**Exercise directions**
Print the line that contains "Cogumelos Cacio e", then every line after it until the entries end, exactly as they read; do not include pictures.

**Material provided**
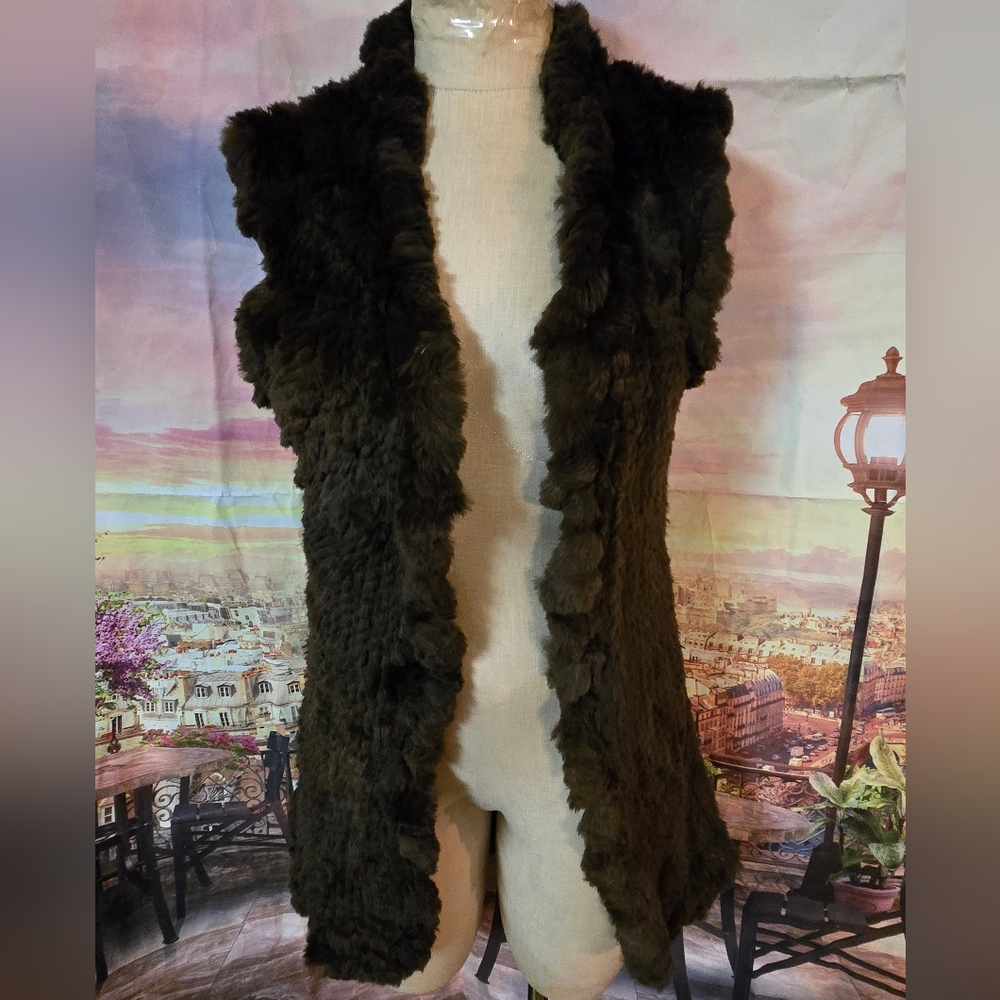 REAL.RABBIT FUR VEST - Picture 2 of 11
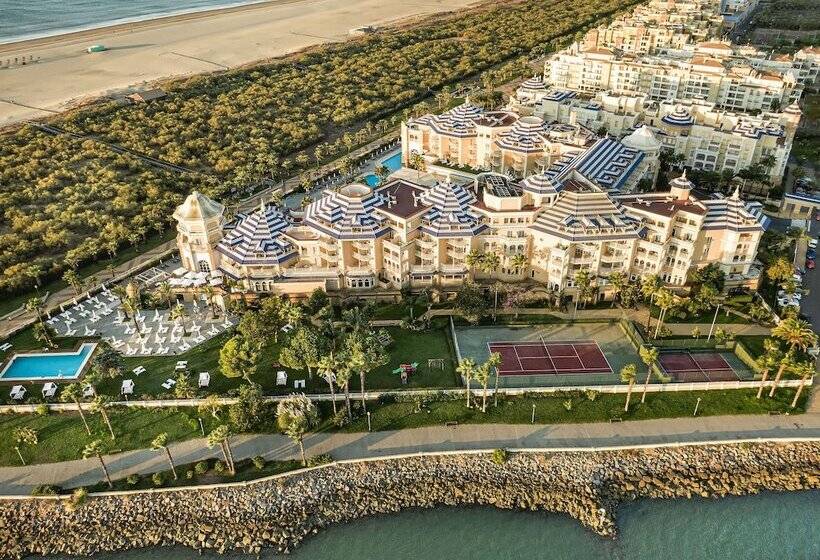 هتل Meliá Isla Canela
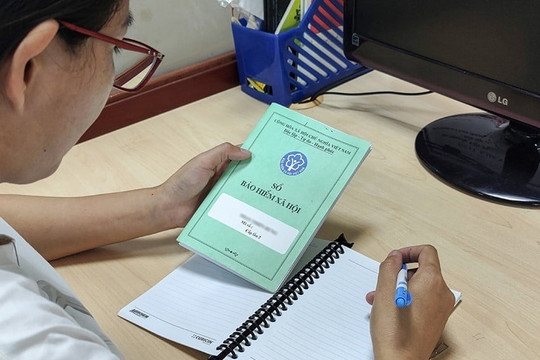 Hành vi cầm cố hoặc mua bán sổ BHXH có thể bị phạt đến 6 triệu (Đề xuất)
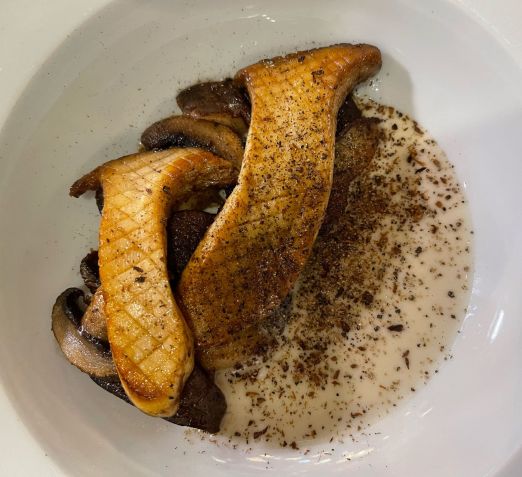 Cogumelos Cacio e Pepe do Sult / Daniela Filomeno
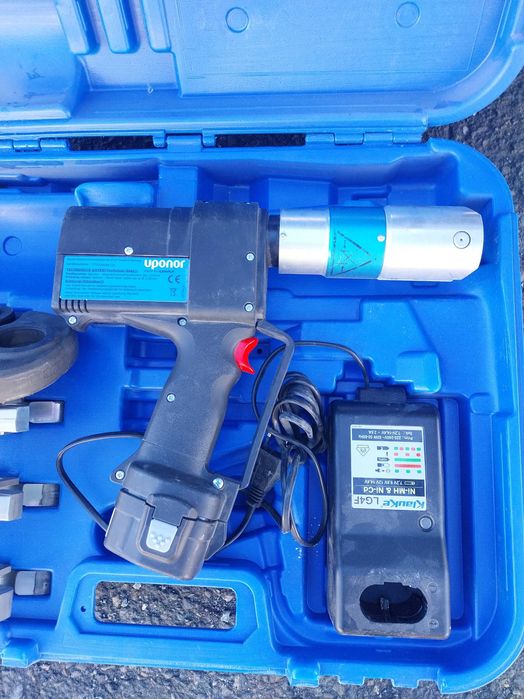 Zaciskarka Uponor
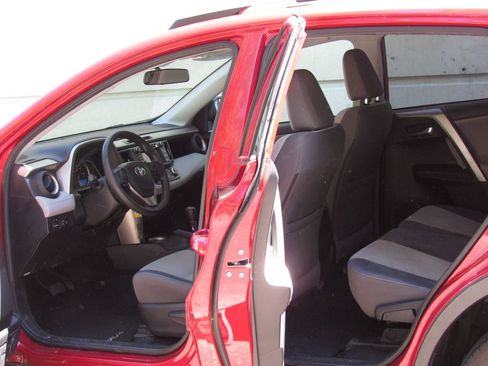 Used 2015 Toyota RAV4 XLE FWD image 12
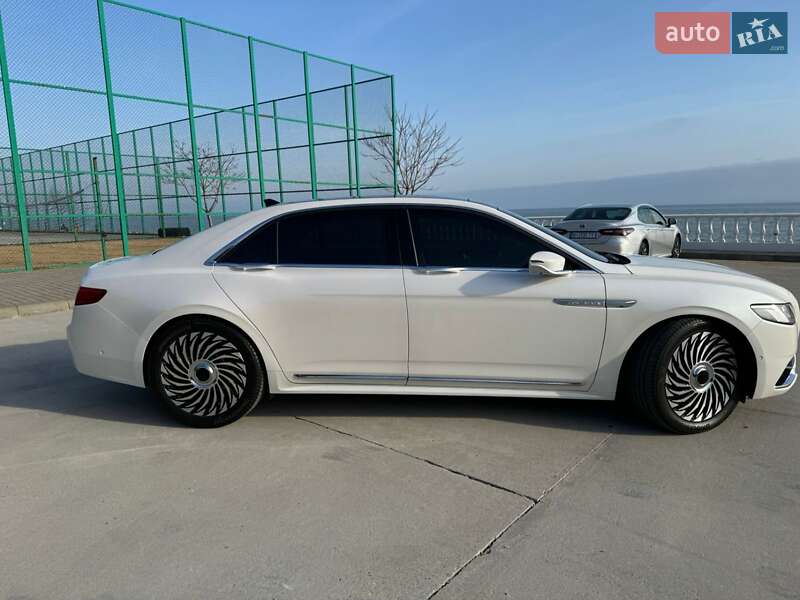 Седан Lincoln Continental 2019 в Одессе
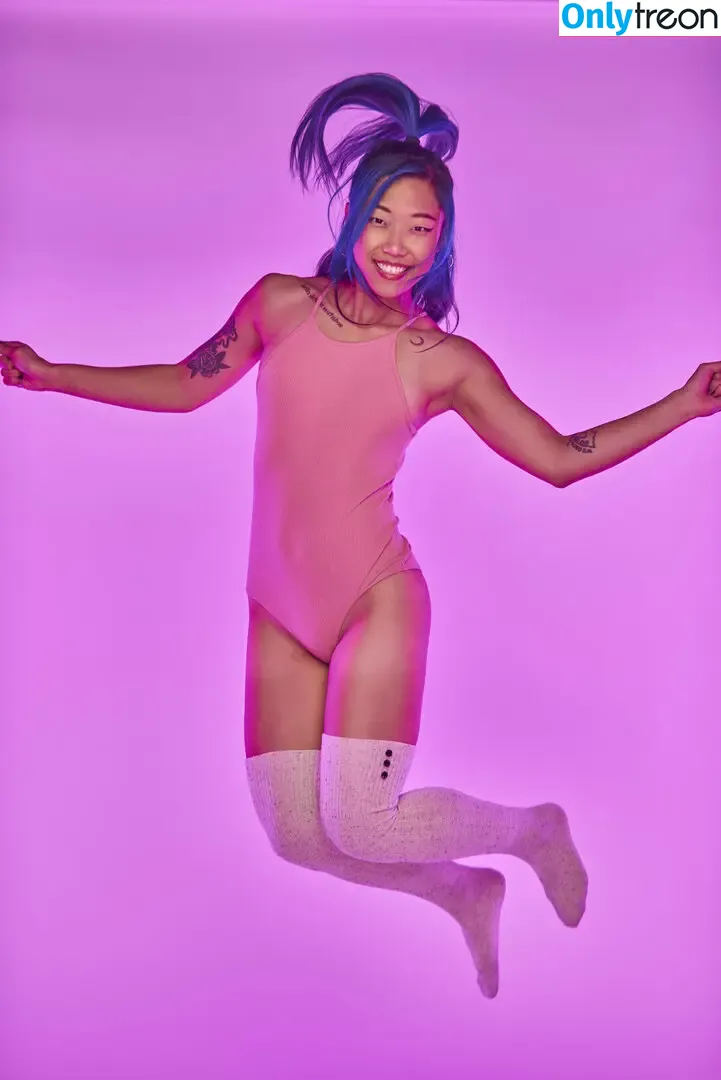 Stella Chung nude photo #1674 (ParallaxStella / therealparallaxstella)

**Solution**
 Cogumelos Cacio e Pepe do Sult / Daniela Filomeno
 Zaciskarka Uponor
 Used 2015 Toyota RAV4 XLE FWD image 12
 Седан Lincoln Continental 2019 в Одессе
 Stella Chung nude photo #1674 (ParallaxStella / therealparallaxstella)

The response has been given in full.